Last month I shared with you five tips for improving your writing for the web.
Since continuing to hone your craft and learn how to write better for the web will likely result in higher pay, I thought it’d be helpful to share five more ways to improve your writing for the web. The goal is to get more, higher paying clients, is it not?
If you’re nodding your head and following along, let’s help you to get just a little bit better today and knock your editor’s socks off with your next submission. Ready?
1. Use a Pin-Worthy Image
I would argue that virtually all blog posts are better off with at least one image. Images are great for cluing the reader in on what you’re about to talk about. They can also serve as an attention grabbing mechanism when sharing your post on social media. We want people to read, right?
One of the most powerful social media platforms at the moment for blogging is Pinterest. This doesn’t register with a lot of people, as Pinterest is traditionally thought of as a DIY, recipe or crafting place. You only go there to find hairstyle inspiration or a theme for your four year old’s birthday party, right?
Wrong! It turns out that Pinterest is a great medium for sharing blog posts and articles. But you can’t pin a post without an image. Let’s take it a step farther. You shouldn’t pin a post, without a killer image and caption.
Check out the image for this post and copy the style if you don’t know where to start. I traditionally use Compfight for all of my photo sourcing needs and PicMonkey for edit/adding text. Both are free (unless you upgrade to a premium option). Just make sure to search for Creative Commons Licensed photos and credit appropriately.
2. Hook Your Audience
Remember when we talked about how sentences, paragraphs and words should be short? We also talked about how paragraphs should traditionally be 2-5 sentences long. When is it okay to use a one-sentence paragraph?
You should only be using one-sentence paragraphs when you want to make a statement or call attention to a specific point. I like to start my posts off using a single-sentence paragraph a lot of times (see above). It can be a great way to “hook” your reader into learning more.
The sentence can be a statement or a question. Or you could make it a two or three sentence paragraph with multiple points and/or questions. You probably don’t want it to be much longer than that. Your introduction, on the other hand, can have a few paragraphs that make it up as a whole.
What can you say to hook your audience? Ask them a question to pique their interest. Make a bold or controversial statement that someone wouldn’t traditionally agree with. Say something that the reader can’t ignore, but rather wants to learn more about. Just don’t forget that you have to back it up with the rest of your text!
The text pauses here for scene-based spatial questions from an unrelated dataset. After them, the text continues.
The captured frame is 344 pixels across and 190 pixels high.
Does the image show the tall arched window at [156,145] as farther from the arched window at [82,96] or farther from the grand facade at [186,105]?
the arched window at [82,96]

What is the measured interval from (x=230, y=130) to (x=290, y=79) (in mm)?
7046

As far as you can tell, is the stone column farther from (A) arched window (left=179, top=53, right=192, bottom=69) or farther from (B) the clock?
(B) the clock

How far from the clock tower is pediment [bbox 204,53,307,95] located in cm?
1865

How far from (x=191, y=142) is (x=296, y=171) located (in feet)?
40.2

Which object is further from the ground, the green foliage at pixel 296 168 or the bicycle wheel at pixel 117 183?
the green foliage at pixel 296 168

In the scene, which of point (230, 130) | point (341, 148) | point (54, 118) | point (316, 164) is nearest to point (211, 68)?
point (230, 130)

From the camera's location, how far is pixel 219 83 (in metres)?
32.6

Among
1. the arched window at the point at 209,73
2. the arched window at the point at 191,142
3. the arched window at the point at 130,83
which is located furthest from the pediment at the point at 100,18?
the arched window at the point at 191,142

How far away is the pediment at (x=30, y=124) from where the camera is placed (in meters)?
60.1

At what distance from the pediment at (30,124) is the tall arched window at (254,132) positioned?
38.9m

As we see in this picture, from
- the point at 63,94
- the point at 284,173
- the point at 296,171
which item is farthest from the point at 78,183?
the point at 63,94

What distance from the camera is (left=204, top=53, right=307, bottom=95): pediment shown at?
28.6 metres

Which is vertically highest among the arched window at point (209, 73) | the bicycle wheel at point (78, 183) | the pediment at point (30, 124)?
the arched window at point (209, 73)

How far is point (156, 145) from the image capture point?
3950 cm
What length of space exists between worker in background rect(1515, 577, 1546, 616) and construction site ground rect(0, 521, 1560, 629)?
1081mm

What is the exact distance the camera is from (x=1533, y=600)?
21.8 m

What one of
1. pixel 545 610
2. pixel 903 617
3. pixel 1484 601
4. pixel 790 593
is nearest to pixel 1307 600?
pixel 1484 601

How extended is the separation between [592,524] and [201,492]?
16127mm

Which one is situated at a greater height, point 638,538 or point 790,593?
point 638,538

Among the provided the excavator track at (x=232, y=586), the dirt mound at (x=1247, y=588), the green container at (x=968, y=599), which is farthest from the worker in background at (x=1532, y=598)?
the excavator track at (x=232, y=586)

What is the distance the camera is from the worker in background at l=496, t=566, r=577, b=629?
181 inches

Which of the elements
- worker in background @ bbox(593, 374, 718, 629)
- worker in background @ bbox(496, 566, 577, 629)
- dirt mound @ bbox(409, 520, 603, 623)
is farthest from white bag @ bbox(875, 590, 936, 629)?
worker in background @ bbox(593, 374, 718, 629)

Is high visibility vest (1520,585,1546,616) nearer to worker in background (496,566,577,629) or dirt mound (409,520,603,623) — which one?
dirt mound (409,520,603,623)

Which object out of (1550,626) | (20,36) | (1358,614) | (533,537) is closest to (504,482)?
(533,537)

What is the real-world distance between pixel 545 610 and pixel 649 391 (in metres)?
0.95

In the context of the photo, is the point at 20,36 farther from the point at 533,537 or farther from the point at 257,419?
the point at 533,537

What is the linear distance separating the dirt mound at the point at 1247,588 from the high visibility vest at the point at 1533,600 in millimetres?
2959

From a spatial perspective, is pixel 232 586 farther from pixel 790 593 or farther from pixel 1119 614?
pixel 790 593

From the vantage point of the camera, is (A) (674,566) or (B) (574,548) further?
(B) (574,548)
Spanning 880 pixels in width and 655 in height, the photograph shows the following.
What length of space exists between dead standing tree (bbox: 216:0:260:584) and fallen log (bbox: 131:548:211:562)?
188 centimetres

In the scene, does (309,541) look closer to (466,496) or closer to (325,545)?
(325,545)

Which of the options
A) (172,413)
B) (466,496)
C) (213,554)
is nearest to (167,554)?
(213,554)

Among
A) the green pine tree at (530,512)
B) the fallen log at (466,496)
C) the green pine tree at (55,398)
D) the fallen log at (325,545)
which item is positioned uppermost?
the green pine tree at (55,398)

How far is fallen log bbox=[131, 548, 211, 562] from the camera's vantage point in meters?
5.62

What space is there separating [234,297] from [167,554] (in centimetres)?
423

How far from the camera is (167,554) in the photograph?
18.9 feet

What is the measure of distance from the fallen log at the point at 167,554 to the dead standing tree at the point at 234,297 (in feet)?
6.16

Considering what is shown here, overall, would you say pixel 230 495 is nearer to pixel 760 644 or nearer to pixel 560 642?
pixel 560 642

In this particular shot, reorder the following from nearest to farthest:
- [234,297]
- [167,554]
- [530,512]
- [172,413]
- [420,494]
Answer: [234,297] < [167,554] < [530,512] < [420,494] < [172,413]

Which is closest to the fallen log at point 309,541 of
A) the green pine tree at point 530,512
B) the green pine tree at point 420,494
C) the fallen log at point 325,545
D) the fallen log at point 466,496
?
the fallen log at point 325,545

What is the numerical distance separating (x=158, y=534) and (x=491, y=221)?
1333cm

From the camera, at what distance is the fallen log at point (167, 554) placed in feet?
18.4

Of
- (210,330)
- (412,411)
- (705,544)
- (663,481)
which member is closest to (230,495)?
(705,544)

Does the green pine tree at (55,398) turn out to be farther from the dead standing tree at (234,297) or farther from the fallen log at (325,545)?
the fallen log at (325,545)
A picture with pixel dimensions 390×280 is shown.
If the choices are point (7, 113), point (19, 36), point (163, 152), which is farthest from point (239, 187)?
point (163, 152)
3. Connect Emotionally with Your Readers
This continues our points from above. Now that you’ve got the reader’s attention, you need to find out how to connect with them emotionally. Doing so, will increase the chances they’ll stay with you for the rest of the post and/or read on to see more of your work.
How do you do this? By helping them to solve a problem that they currently have, helping them to conquer a fear or instruct them how to acquire something they’ve been longing for.
In this post, it’s my goal to solve your problems of getting higher paying clients by increasing your writing abilities. By working on your skills, you can also become more self-confident and hopefully conquer some of the fear of putting yourself out there. How am I doing?
4. Summarize with a Powerful Conclusion
[Tweet “Either write something worth reading or do something worth writing.”]
You need to have a conclusion for each post. It’s not enough to have a strong hook/paragraph and back up the points in your body with great information. If you haven’t summarized what your reader just read or learned, you’ve failed. Don’t worry it’s not that dramatic or hard to fix.
It can be as easy, as adding a “In Conclusion” subhead and summarizing the content of your post in one or two paragraphs. You don’t want to say the same thing that you’ve said above verbatim, but rather highlight the problem (or topic), the pain behind the problem and how you’ve offered to solve it.
Bring your audience full circle with your conclusion and they’ll be thankful you did. It helps to get what they just read to stick better too!
5. End with a Call-to-Action
This is just as important as hooking your audience in the beginning. Now that they’ve read your post, what do you want them to do? Help them to take the next (or first step) in solving their problem or conquering their fear.
Or simply just ask them a question based on what they’ve just learned/read. A question is a great way to further connect with your audience.
If you’re writing a guest post for exposure or an article for your own blog, consider ending with a call-to-action asking the reader to sign up for your newsletter. Or to give you feedback or take a survey, so you know how to better serve your community. It’s worth a shot!
See what I did there?
It’s kind of funny writing a post about writing a post. Now you’re really going to dissect my writing skills!
It’s important to continue to hone your craft and better your writing skills. Using a pin-worthy image, hooking your readers and connecting with them emotionally are all great ways to do this. Ending each post or article with a conclusion summarizing what you just talked about and with a strong call-to-action is a great way to help your audience retain the information and take action.
Our goal is to resonate with them and make a lasting impression. Don’t make yourself forgettable!
Which of these five writing tips do you have down? Which can you improve upon the most?